In terms of remedies, Reddrop recommends vitamins B1 and B6 (50 – 100 mg per day) as well as evening primrose oil, which she suggests particularly bad PMS sufferers take throughout the entirety of the cycle.
“Vitamins B1 and B6 are involved in the hormonal pathways that manufacture your sex hormones, so they are known to help,” Reddrop told HuffPost Australia.
“Evening primrose oil works best if you take it continuously (recommended dosage: 1000 – 2000 mg per day) which might seem like a bother, but some people who get real problems might be motivated to do that.
“When you’re actually sore, Panadol or Nurofen or other anti-inflammatory medications can prove useful.

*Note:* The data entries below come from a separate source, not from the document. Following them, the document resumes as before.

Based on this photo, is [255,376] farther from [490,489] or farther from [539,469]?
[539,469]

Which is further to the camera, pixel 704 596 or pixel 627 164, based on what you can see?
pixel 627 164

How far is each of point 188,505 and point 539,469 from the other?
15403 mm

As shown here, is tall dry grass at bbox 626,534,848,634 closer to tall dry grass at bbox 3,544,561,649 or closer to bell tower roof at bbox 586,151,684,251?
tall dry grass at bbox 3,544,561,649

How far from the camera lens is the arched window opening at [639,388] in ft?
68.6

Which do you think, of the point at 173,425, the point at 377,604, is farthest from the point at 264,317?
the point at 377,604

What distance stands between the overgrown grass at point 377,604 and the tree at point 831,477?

“Or, if your symptoms are particularly bad, you might want to consult a medical practitioner about the possibility of going on the contraceptive pill, which obviously stops ovulation and helps to give you stable and continuous hormones.
“That is quite a drastic measure but in some cases, ladies really need that additional help.”
As a final point, Reddrop states breast lumpiness prior to your period is generally nothing to be worried about, but if you’re concerned, it’s best to check your breasts after your period has ended.
“The thing with sore breasts is, once the period starts, you’ll find there is quite swift relief of the soreness and congestion,” Reddrop said.
“The best time to check your breasts [for lumps] is after the period has finished, when the breasts are at their quietest.
“I wouldn’t recommend conducting a breast check in the pre-menstrual time, because the breasts are having that hormone party they can feel quite lumpy. Don’t be alarmed. Just wait till the period is gone and check them then.
“Of course anything unusual, such as bleeding from nipple or discharge, any changes like that will mean you need to see your doctor as soon as possible.”